Whatever you think about giving contraceptives to minors, the point here is that benefits have the stuff of political and legal battles. Expect the same to continue, if not increase, with programs such as Medicare/Medicaid for all.
If you're in Medicaid and live in Montana, you just might get a physician willing to make a house call.
The Montana Health Corps Act uses retired doctors to make the visits. According to the legislation, a "health corps member may charge $10 for a patient contact or visit and may submit a charge to medicare or medicaid."
To make the deal more attractive to doctors, there's some tort reform baked in: "A physician who renders health care within the scope of the physician's license to a patient under [sections 1 through 7] is not liable to a patient or other person for civil damages resulting from the rendering of the care unless the damages were the result of gross negligence or willful or wanton acts or omissions by the physician."
The bill, HB 578, will soon be sent to the governor for his signature.
The Montana House has approved HB258, which expands the Insure Montana program, which gives subsidies to small-business employers and their workers. It still ties people into employment-based coverage, but I suppose that's better than dumping people straight into Medicaid.

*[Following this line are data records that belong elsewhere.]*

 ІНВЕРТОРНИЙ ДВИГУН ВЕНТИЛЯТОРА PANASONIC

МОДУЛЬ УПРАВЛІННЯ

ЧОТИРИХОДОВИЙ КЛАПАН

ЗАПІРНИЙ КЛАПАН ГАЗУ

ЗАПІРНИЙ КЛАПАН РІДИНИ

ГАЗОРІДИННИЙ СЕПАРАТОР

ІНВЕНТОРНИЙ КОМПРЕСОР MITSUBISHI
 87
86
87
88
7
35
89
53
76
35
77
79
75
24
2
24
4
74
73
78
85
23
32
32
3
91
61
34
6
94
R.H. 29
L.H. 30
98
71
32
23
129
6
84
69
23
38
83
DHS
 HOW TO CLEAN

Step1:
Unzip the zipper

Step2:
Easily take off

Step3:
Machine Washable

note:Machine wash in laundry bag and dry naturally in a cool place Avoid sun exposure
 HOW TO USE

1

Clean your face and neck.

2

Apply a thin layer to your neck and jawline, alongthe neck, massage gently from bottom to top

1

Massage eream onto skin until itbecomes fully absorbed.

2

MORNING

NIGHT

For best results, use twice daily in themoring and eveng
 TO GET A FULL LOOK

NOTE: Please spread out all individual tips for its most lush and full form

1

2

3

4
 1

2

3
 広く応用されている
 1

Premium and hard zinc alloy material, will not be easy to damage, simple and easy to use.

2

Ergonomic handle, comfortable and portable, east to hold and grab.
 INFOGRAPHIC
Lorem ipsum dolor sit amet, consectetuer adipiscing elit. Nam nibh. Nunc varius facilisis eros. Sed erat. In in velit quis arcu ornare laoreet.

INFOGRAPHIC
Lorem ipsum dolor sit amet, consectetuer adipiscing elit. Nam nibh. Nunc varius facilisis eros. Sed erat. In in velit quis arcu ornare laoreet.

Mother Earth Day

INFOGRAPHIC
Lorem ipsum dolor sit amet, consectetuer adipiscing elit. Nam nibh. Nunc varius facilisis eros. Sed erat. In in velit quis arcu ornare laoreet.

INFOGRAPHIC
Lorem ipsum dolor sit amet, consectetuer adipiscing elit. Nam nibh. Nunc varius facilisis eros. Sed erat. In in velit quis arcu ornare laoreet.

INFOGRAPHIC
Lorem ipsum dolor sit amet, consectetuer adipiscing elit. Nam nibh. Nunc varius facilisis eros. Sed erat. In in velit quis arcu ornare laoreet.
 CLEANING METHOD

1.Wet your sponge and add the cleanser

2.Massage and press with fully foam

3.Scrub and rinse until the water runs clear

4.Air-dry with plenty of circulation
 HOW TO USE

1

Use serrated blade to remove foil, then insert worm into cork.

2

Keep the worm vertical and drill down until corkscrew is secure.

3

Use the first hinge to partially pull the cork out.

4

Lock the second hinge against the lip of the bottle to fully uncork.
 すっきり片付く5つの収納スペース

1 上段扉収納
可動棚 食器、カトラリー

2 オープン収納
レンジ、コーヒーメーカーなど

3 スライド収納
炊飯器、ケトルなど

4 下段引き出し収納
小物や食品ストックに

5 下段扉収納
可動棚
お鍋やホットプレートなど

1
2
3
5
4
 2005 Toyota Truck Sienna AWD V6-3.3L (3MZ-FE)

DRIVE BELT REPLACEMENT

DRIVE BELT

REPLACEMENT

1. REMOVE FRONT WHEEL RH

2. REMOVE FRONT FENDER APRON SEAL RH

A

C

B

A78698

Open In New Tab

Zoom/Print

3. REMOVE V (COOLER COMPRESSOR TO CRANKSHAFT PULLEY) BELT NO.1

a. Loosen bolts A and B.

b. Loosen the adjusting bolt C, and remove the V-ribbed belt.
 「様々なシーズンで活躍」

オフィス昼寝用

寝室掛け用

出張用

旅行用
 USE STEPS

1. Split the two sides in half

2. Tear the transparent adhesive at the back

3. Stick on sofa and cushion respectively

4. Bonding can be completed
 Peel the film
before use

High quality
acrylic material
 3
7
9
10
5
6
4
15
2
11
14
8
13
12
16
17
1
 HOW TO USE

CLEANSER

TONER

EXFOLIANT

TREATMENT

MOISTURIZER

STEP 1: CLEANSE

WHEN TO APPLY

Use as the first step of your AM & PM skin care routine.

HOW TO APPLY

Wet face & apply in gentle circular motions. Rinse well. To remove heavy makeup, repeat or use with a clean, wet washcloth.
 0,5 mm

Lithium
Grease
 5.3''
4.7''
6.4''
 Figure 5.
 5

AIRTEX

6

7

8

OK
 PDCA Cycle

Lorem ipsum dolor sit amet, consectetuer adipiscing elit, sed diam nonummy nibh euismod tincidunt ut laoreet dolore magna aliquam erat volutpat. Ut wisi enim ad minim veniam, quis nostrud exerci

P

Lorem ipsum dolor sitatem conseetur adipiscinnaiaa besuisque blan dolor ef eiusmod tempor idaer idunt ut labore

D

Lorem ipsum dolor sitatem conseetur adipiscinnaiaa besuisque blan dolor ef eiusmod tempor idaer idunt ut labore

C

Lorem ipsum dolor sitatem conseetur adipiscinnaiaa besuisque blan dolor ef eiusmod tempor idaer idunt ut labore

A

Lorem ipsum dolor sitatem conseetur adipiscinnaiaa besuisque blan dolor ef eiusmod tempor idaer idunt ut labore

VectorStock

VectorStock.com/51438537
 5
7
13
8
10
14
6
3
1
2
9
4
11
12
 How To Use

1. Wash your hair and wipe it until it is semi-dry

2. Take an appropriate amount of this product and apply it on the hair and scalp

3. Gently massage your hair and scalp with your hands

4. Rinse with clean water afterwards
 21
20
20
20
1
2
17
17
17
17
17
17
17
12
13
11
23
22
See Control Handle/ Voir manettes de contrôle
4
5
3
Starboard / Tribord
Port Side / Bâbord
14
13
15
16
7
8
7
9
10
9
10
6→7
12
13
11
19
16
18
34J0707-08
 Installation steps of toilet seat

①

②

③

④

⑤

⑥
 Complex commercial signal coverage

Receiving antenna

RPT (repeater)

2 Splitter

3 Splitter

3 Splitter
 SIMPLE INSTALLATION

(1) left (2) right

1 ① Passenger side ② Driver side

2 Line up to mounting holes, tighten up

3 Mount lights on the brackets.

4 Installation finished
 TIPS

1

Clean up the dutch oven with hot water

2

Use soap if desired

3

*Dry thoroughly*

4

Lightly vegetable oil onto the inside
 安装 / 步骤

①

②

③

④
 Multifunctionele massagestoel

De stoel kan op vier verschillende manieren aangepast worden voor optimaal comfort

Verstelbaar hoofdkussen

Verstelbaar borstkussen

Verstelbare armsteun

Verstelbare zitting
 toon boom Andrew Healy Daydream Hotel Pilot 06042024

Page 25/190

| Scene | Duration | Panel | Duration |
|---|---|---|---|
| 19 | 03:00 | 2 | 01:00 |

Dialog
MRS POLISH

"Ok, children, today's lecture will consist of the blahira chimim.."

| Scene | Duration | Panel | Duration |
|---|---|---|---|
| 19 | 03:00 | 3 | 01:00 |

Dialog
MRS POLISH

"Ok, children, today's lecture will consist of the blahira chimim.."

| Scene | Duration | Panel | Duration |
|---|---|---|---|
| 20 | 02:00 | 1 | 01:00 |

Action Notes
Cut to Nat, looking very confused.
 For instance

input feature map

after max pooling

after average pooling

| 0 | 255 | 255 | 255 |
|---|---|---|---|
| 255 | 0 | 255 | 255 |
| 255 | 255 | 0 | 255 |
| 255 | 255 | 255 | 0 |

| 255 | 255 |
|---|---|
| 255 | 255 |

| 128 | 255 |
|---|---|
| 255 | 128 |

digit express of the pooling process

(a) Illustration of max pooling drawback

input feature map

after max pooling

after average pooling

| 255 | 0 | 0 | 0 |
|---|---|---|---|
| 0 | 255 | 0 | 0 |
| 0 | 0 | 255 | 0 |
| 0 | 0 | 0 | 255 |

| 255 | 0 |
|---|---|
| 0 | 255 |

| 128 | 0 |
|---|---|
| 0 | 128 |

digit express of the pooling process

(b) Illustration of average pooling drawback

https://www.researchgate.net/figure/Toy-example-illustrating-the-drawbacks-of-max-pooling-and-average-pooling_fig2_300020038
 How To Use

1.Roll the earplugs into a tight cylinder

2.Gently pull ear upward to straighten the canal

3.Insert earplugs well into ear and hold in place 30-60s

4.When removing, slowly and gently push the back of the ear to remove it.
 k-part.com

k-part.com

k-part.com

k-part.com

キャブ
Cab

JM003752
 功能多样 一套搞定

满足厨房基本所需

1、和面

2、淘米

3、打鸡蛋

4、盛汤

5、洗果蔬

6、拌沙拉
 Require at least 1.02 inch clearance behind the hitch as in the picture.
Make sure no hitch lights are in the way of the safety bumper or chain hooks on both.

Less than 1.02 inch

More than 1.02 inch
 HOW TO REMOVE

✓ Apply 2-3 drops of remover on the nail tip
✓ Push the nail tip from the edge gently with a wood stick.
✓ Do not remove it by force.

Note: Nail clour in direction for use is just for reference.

Insure Montana depends on tobacco money for its subsidies, so when you light up, you score a trifecta: you enjoy a smoke, you support health care and you support small business.
Money magazine recently published a quick review of last year's health policy initiatives in 8 states. As you might expect, there's good, bad, and ugly.
Alabama now offers a refundable tax credit for both small businesses and their employees.
Maryland started an insurance subsidy for small businesses that purchase insurance policies for their employees. It's means-tested.
Montana says smoke, it's for your health– or at least for a health care policy subsidized by cigarette taxes. Again, the emphasis is on bolstering the employment-based system of selling insurance.
In Connecticut, the Legislature passed (in 2008) a measure to let small business owners and employees buy into the plan for state employees. The governor vetoed it.
New Hampshire more or less enacted price controls on policies. Wonder how long it will be before companies start leaving the state?
Oklahoma can now use Medicaid funds to subsidize businesses that have up to 250 employees.
In February of 2008, South Carolina amended its law on pooling by small businesses. It hasn't caught on. In fact, the president of the NFIB chapter says it is not aware of any employers that have taken advantage of the law.
The governor of Wisconsin tried to outlaw the purchase of insurance outside of a state-run exchange. He failed. The president of the state's NFIB chapter said "I don't know if BadgerChoice would fail, but I think a lot businesses would probably fail under it."